Chambliss does not deny that innate advantages exist. But once a certain threshold is passed, they are less important than the will to keep consistently at it.

 

Lesson 3: Being good is a result of habits.

Chambliss also found that swimmers that perform well make exceptional performance part of their habit. By accumulating dozens of small improvements gradually overtime, they end up building a large edge over others eventually.

This means doing your best every time you train not only in competitions.

It also means to keep doing the same things over and over again, but somehow better each time.

Sounds like torture? Not when you ask the swimmers. Many actually felt it was meditative or even rewarding.

Another crucial thing he found was what motivated these swimmers were not the big goals like getting the Olympic gold medal. It was the smaller wins like enjoying their daily practice with their team, being in the water, competing in the local competitions i.e. the things that help you show up everyday.

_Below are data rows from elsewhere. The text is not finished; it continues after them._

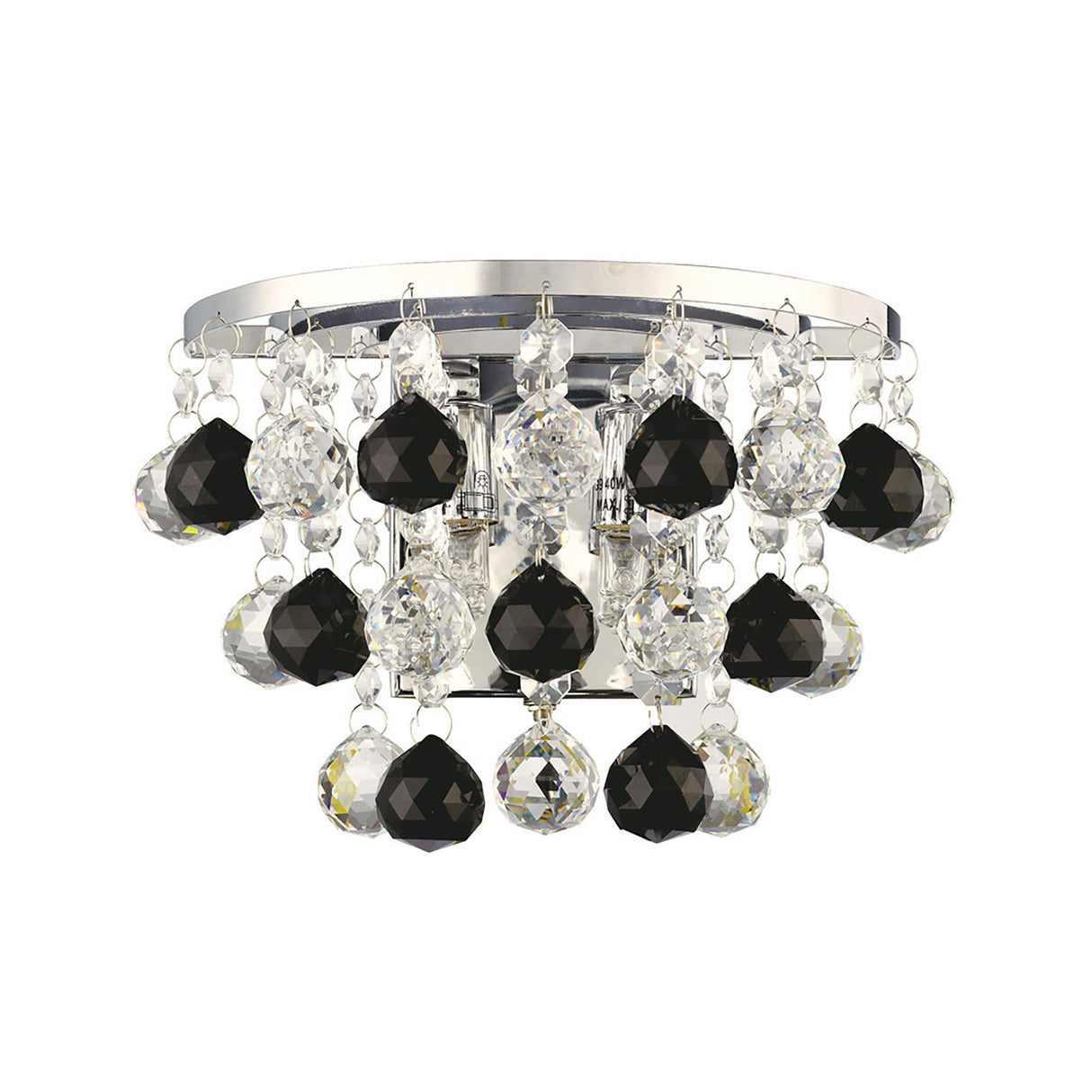 Atla 2 Light Crystal Wall Light With Switch - Chrome/Black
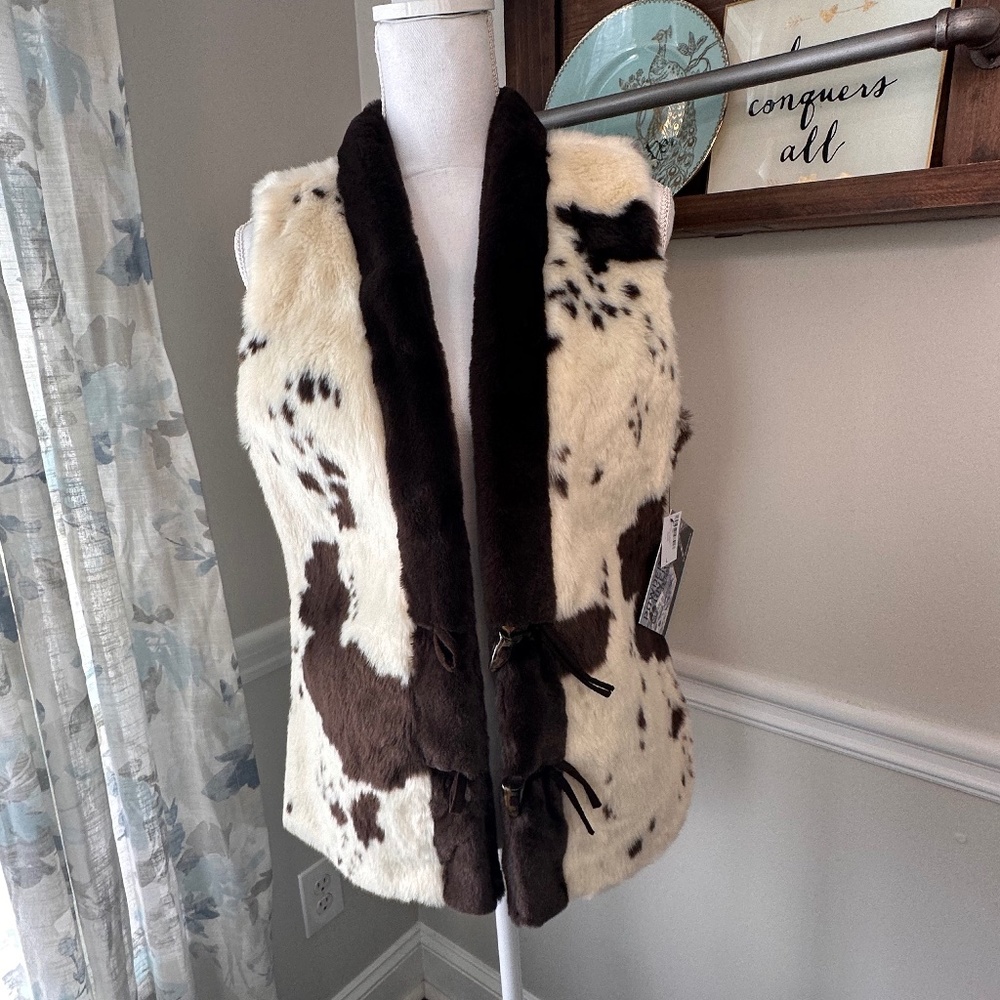 Panhandle ~ Women's Cow Print Vest ~ Size Large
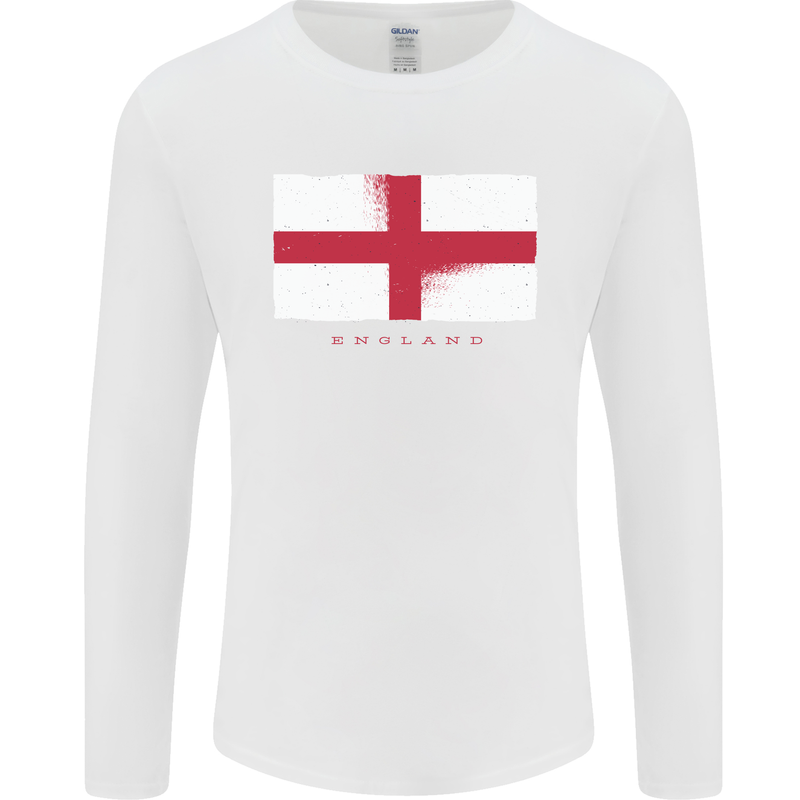 England Flag St Georges Day Rugby Football Mens Long Sleeve T-Shirt White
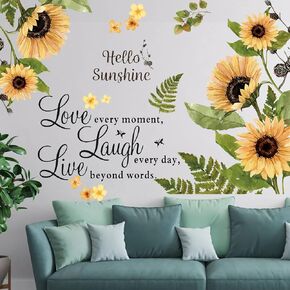 Sunflower 3D Yellow Flower Wall Stickers Decals, Removable Love Laugh Live Flowers Butterfly Wallpaper Decor, DIY Art Mural for Kids Room Nursery Classroom Bedroom Home Decoration(A) in Kuwait
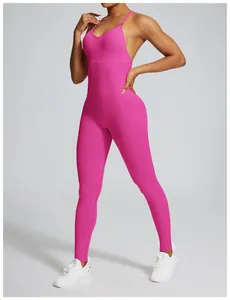 Vibrant pink seamless one-piece yoga jumpsuit for women featuring slim suspender straps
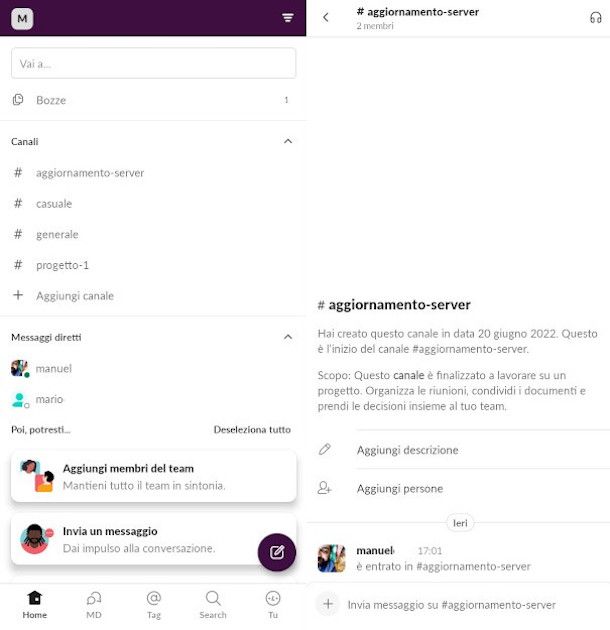 interfaccia app slack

It’s only a torture if you don’t like what you are doing.

 

Bonus

Reading Chambliss’ paper, I can’t help but be reminded of Charles Darwin.

Unlike the other titans in science like Issac Newton or Albert Einstein, Charles Darwin was not noted for his intellectual prowess.

He is thought to be somewhere in the middle of a good private high school class. And because of his poor health, he doesn’t work more than a few hours per day too.

Yet, he managed to undercover one of the most important law in nature, by consistently and passionately pursuing his interest.

And that I think is the secret to being talented.